More specifically, 70% of imprisoned men are there on drug charges, compared to 87% of women.
Thailand currently has the sixth-largest prison population in the world, despite having only 20th-largest population worldwide.
It also has the highest prisoner count in Southeast Asia, while only coming in at third in the region in population.
The reason for Thailand’s continually rising prison population in recent years, according to Thailand criminal defense attorneys, largely stems from a renewed crackdown in the War on Drugs in the country, especially targeting methamphetamine.
Meth usage has spiked in popularity recently in the region due to its relatively cheap cost and easy accessibility.
A strict amendment to Thailand’s drug laws, in essence, made jail-time a mandatory punishment for those caught even possessing small amounts of the harmful drug.
Thailand’s prisons are extremely overcrowded and under-funded, which has led to notoriously bad prison conditions in the country.
Prisons in Thailand are only suitable to house around 120,000 inmates.

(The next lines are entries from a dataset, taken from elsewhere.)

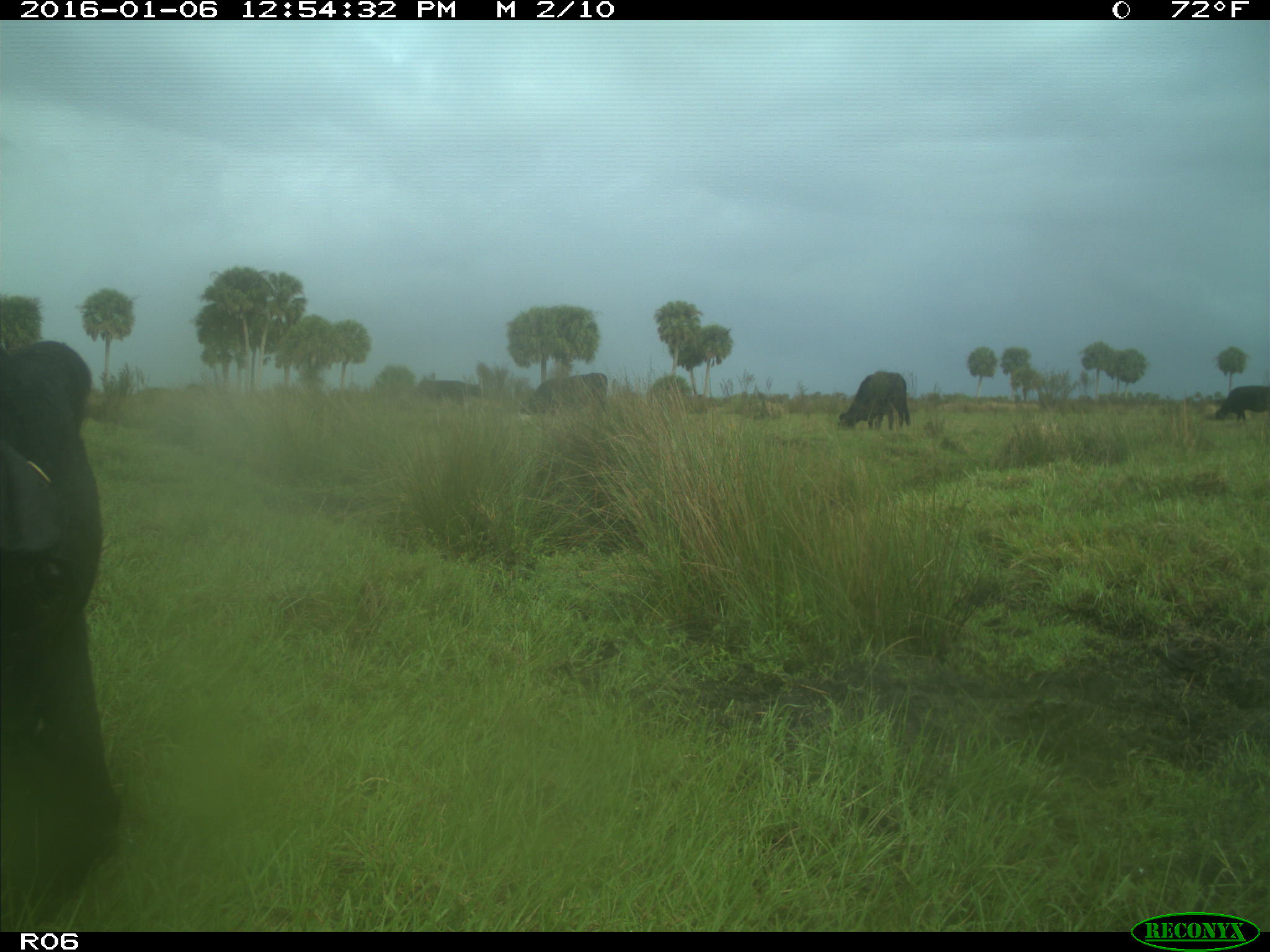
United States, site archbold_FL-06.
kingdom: Animalia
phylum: Chordata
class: Mammalia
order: Artiodactyla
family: Bovidae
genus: Bos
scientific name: Bos taurus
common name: domestic cow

In the early 2000s, Thailand had seemed to figure out its overcrowding problem when it switched to rehabilitation-focused solutions rather than punitive measures.
Sending drug abusers and small-time dealers to state-subsidized rehabilitation centers shrunk the number of inmates all the way to 160,000.
That all ended though when former PM Thaksin Shinawatra revamped the country’s Drug War and began extreme enforcement of the country’s draconian Narcotics Act.